### Aufgabe
Wie ist die EZB laut dem Textauszug grundsätzlich zeitlich ausgerichtet? Bitte antworte in einem Satz.

-------- Textauszug

EZB und US-Wirtschaftsdaten setzen den EUR/USD stärker unter Druck
Die geldpolitische Entscheidung der Europäischen Zentralbank (EZB) bot gestern eine gewisse Spannung. Denn die steigenden Corona-Zahlen und die im Kampf dagegen zunehmenden Restriktionen bremsen nicht nur die Konjunkturerholung, sondern es kommt auch zu gedämpften Preisentwicklungen. Beides ist nicht im Sinne der EZB. Und so hatten einige Marktbeobachter im Vorfeld der Zinssitzung zum Beispiel eine Ausweitung des Anleihekaufprogramms für möglich gehalten.
Die EZB ist überwiegend langfristig ausgerichtet
Doch die EZB handelt nur selten aufgrund kurzfristiger Geschehnisse. Sie ist grundsätzlich mittel- und (überwiegend) langfristig (über mehrere Monate bzw. Quartale) ausgerichtet. Daher reagiert sie nur dann auf kurzfristige Ereignisse, wenn sich diese auf die Projektionen der EZB (Wachstums- und Inflationserwartungen etc.) nachhaltig auswirken und daher ein Gegensteuern notwendig ist.
Schäden der Pandemie werden auch durch die Fiskalpolitik abgemildert
Dass in Deutschland und einigen anderen Euro-Ländern jüngst das öffentliche Leben wieder stärker eingeschränkt wurde, war für die EZB allein noch kein Anlass zu handeln. Denn die staatlichen Maßnahmen zur Eindämmung der Virusinfektionen sind begleitet von fiskalischen Hilfen unter anderem für die besonders betroffenen Unternehmen. Und dadurch werden wirtschaftliche Schäden bereits abgemildert.

----------------
-------- Bereitgestellte Daten

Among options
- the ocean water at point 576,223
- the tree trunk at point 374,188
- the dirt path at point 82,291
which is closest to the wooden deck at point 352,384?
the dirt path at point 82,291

----------------

### Antwort
Die EZB ist grundsätzlich mittel- und überwiegend langfristig ausgerichtet, also über mehrere Monate bzw. Quartale.